### Given text
################
### Basic Imports

In [16]:
import numpy as np
import pandas as pd
import os

import matplotlib.pyplot as plt

from sklearn.preprocessing import Imputer
from sklearn.feature_extraction.text import CountVectorizer

%matplotlib inline

# to make this notebook's output stable across runs
np.random.seed(42)

### Loading Data

In [2]:
DATA_PATH = os.path.join("../data/")

def load_movie_reviews(path=DATA_PATH, train=True):
    if train:
        tsv_path = os.path.join(path, "labeledTrainData.tsv")
    else:
        tsv_path = os.path.join(path, "testData.tsv")
    return pd.read_csv(tsv_path, delimiter='\t', header=0, quoting=3)

In [3]:
#load dataframe
reviews_orig = load_movie_reviews()
#make a copy of the ogiginal
reviews = reviews_orig.copy()

### Basic Data Exploration

It looks like our training data has 25,000 movie reviws with the following features:

- id
- sentiment
- review

In [5]:
reviews.head()

Unnamed: 0,id,sentiment,review
0,"""5814_8""",1,"""With all this stuff going down at the moment ..."
1,"""2381_9""",1,"""\""The Classic War of the Worlds\"" by Timothy ..."
2,"""7759_3""",0,"""The film starts with a manager (Nicholas Bell..."
3,"""3630_4""",0,"""It must be assumed that those who praised thi..."
4,"""9495_8""",1,"""Superbly trashy and wondrously unpretentious ..."


In [13]:
pos_review = reviews['review'][0]
neg_review = reviews['review'][2]

In [14]:
print(pos_review)
################
### Brief a
Show every line of the listing that contains the string "furthest". Case counts.
################
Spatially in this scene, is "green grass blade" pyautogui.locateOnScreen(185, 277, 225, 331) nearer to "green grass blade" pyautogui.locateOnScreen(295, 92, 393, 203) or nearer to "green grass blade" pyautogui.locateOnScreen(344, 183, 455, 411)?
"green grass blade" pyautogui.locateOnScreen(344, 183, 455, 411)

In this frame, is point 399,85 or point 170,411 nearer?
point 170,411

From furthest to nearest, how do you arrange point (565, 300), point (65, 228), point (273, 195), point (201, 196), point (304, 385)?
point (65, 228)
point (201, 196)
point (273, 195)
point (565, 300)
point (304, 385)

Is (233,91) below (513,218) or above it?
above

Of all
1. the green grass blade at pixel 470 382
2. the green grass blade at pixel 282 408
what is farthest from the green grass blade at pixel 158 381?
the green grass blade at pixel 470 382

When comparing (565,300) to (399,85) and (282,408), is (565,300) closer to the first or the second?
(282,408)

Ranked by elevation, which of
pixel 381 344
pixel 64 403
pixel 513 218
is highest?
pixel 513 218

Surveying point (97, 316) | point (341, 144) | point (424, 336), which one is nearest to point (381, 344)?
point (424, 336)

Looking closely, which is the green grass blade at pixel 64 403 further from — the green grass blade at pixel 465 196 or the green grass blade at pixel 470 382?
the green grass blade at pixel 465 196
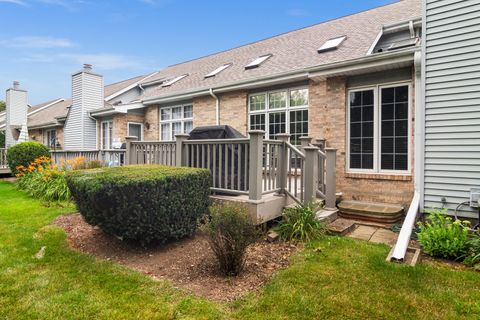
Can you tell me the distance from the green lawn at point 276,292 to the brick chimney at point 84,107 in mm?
11594

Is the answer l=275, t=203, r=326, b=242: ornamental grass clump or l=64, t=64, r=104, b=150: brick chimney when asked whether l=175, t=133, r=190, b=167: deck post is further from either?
l=64, t=64, r=104, b=150: brick chimney

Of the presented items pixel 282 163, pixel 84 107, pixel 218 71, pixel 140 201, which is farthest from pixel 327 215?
pixel 84 107

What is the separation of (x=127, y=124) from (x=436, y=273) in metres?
12.1

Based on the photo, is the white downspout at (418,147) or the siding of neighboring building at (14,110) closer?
the white downspout at (418,147)

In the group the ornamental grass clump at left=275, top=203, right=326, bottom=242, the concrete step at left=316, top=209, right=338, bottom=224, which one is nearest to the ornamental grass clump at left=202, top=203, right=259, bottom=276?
the ornamental grass clump at left=275, top=203, right=326, bottom=242

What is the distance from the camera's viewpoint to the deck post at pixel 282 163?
5.40 meters

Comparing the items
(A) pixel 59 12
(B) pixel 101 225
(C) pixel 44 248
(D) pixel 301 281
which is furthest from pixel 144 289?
(A) pixel 59 12

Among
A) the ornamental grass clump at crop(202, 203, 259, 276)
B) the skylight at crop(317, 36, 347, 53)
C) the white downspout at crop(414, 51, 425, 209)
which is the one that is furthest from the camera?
the skylight at crop(317, 36, 347, 53)

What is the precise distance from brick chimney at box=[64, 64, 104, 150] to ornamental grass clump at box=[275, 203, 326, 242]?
12.8 metres

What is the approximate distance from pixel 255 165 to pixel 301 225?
1.28 meters

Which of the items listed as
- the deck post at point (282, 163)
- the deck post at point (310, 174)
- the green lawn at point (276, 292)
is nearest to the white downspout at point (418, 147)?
the green lawn at point (276, 292)

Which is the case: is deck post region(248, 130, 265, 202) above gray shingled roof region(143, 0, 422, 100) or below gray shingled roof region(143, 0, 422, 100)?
below

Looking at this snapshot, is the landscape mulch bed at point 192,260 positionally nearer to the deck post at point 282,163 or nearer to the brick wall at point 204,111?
Result: the deck post at point 282,163

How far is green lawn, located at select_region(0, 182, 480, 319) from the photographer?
2.86m
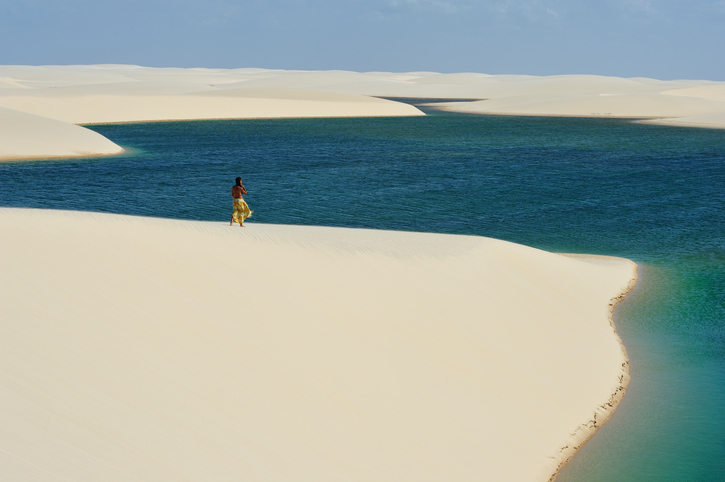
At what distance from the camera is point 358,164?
114 ft

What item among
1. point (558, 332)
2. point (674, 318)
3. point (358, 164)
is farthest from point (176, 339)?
point (358, 164)

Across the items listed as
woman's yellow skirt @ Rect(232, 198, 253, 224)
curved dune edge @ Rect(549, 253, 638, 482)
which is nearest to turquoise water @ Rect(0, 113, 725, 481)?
Result: curved dune edge @ Rect(549, 253, 638, 482)

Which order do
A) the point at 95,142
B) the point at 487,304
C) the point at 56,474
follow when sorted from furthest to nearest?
the point at 95,142 < the point at 487,304 < the point at 56,474

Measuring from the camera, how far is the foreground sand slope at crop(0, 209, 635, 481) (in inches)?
222

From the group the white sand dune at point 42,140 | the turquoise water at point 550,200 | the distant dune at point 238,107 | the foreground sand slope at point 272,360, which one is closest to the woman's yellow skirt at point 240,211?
the foreground sand slope at point 272,360

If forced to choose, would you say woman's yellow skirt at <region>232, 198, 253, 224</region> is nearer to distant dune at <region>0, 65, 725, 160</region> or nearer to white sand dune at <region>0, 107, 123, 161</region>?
white sand dune at <region>0, 107, 123, 161</region>

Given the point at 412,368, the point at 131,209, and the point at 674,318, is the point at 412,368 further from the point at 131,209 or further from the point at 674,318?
the point at 131,209

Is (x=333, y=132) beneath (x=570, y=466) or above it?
above

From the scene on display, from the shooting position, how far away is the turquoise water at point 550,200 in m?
9.65

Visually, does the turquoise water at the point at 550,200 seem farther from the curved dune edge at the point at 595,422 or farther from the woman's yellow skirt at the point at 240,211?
the woman's yellow skirt at the point at 240,211

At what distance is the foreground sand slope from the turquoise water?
809mm

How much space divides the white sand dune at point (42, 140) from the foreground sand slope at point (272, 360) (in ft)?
90.7

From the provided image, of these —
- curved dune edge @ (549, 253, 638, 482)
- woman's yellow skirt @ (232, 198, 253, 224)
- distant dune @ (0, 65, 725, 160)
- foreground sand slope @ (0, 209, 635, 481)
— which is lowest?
curved dune edge @ (549, 253, 638, 482)

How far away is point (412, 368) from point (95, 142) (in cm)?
3357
################
### Brief b
Translate this sentence from the movie review notebook into Spanish: "It looks like our training data has 25,000 movie reviws with the following features:"

### Finished answer a
From furthest to nearest, how do you arrange point (565, 300), point (65, 228), point (273, 195), point (201, 196), point (304, 385)?
which is furthest from pixel 144 289?
which is the one that is furthest from the camera?
follow when sorted from furthest to nearest?

### Finished answer b
Parece que nuestros datos de entrenamiento tienen 25.000 reseñas de películas con las siguientes características: